— START OF PAGE —

There was a Chlorine gas leak at the gym this morning.

I'm okay: I was fifteen minutes late, which was good, because in addition to, you know, not dying, there was no need to be evacuated into the cold snowy streets in nothing but my bathing suit.

(I don't think anyone was hurt. I saw a paramedic in the back of an ambulance handing a colouring book to one of the day care kids.)

But I don't shower until after I'm done swimming. So I'm at work, with no shower and feel ucky. I washed my face and put on deodorant and everything, but I haven't showered and my hair is stuck under a baseball cap so I don't frighten the children or anything.

And I haven't swum, so I feel all flabby.

I hope it's open Monday.

March 29, 2007

Religeous Persecution or Disuptive Behaviour

From Metro.co.uk: Student punished for spaghetti beliefs

Okay, once you stop giggling, think about it. His teachers are completely right. Seriously, a kid sits in class in full pirate costume, and when his teacher tells him to change he says, "It's my religion!"

Boot his ass. His Noodly Goodness knows I'm all for a joke, and personally, I would let him wear it for one day. But the article says, "repeated refusal" to stop. Which indicates several days to me and his teacher was no longer laughing.

And you know, it would be different if his school was one of those who were trying to teach Intelligent Design alongside evolution, because then it would be an act of protest. The article doesn't mention if it was, but I suspect not.

That makes him a smart ass.

RAmen.

June 12, 2006

NOOOOOO!

ME: Hey, where's the Black Cherry Vanilla Coke?!?
CASHIER: Sorry?

— END OF PAGE —

▶ REQUESTS
A) Answer these about the blog text above:
(i) How many minutes late was the writer to the gym?
(ii) What was the student wearing in class?
(iii) Which drink did the writer ask the cashier about?
B) Please copy every line of the listing below word for word, with nothing changed or left out.

— START OF RECORDS FOR PROCESSING —

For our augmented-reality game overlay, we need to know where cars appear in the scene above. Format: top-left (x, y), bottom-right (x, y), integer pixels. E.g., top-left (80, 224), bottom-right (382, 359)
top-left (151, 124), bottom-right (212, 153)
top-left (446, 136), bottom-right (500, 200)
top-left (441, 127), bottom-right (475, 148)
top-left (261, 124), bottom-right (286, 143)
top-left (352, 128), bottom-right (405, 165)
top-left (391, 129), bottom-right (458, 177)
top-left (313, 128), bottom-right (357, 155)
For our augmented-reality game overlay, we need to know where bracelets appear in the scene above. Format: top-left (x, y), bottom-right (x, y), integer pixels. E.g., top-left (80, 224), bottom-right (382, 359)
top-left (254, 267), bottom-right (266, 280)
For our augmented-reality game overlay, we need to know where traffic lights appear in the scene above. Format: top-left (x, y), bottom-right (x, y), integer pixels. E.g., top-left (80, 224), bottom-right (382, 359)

— END OF RECORDS FOR PROCESSING —

▶ RESPONSES
A)
(i) Fifteen minutes.
(ii) A full pirate costume.
(iii) Black Cherry Vanilla Coke.

B)
For our augmented-reality game overlay, we need to know where cars appear in the scene above. Format: top-left (x, y), bottom-right (x, y), integer pixels. E.g., top-left (80, 224), bottom-right (382, 359)
top-left (151, 124), bottom-right (212, 153)
top-left (446, 136), bottom-right (500, 200)
top-left (441, 127), bottom-right (475, 148)
top-left (261, 124), bottom-right (286, 143)
top-left (352, 128), bottom-right (405, 165)
top-left (391, 129), bottom-right (458, 177)
top-left (313, 128), bottom-right (357, 155)
For our augmented-reality game overlay, we need to know where bracelets appear in the scene above. Format: top-left (x, y), bottom-right (x, y), integer pixels. E.g., top-left (80, 224), bottom-right (382, 359)
top-left (254, 267), bottom-right (266, 280)
For our augmented-reality game overlay, we need to know where traffic lights appear in the scene above. Format: top-left (x, y), bottom-right (x, y), integer pixels. E.g., top-left (80, 224), bottom-right (382, 359)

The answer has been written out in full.